## Supplied entries
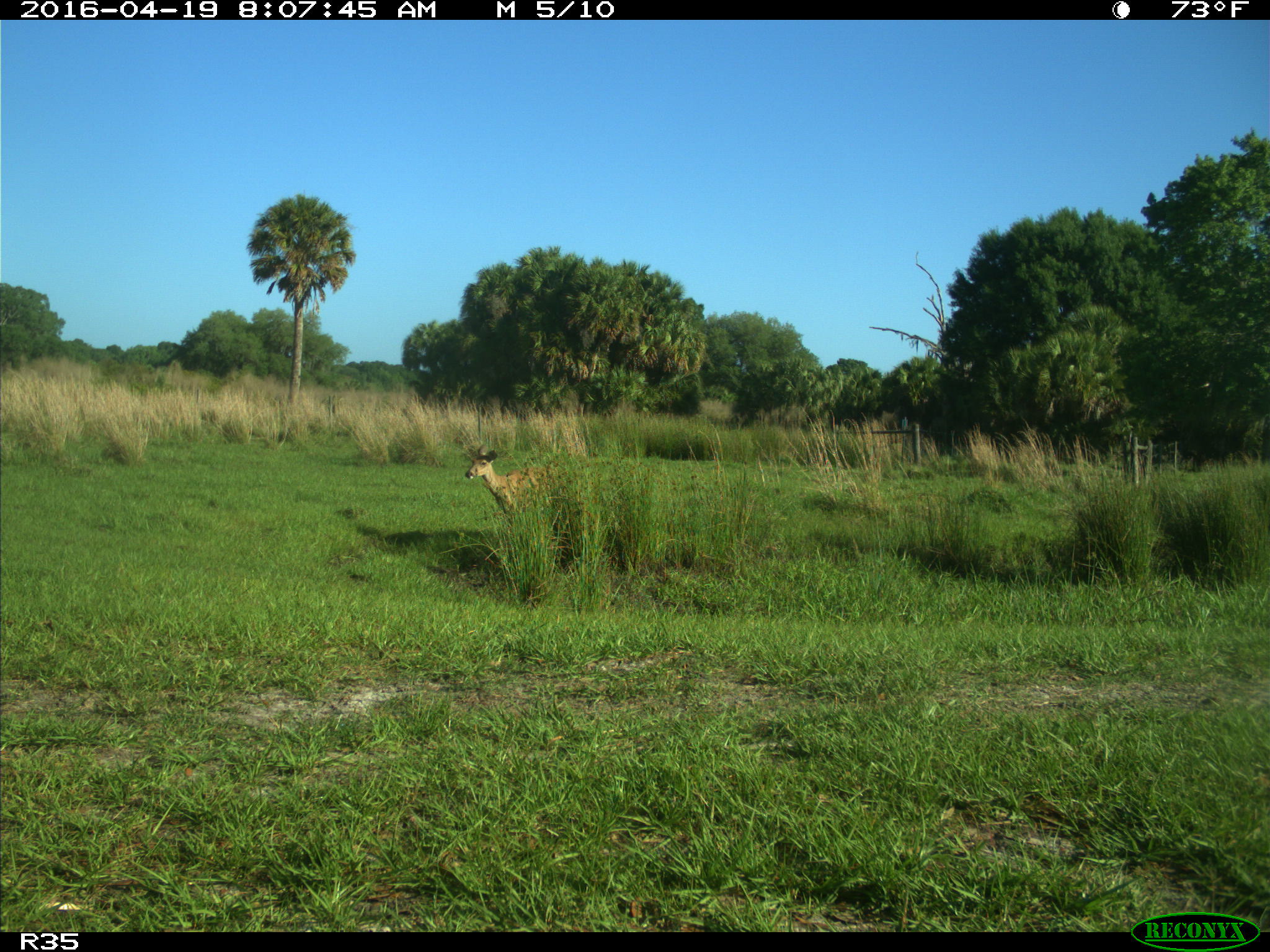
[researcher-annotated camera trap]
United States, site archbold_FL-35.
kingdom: Animalia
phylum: Chordata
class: Mammalia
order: Artiodactyla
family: Cervidae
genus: Odocoileus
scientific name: Odocoileus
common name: deer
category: unidentified deer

## What you are asked to do
What is needed is every record above printed exactly, with no pictures.

## Solution for this problem
[researcher-annotated camera trap]
United States, site archbold_FL-35.
kingdom: Animalia
phylum: Chordata
class: Mammalia
order: Artiodactyla
family: Cervidae
genus: Odocoileus
scientific name: Odocoileus
common name: deer
category: unidentified deer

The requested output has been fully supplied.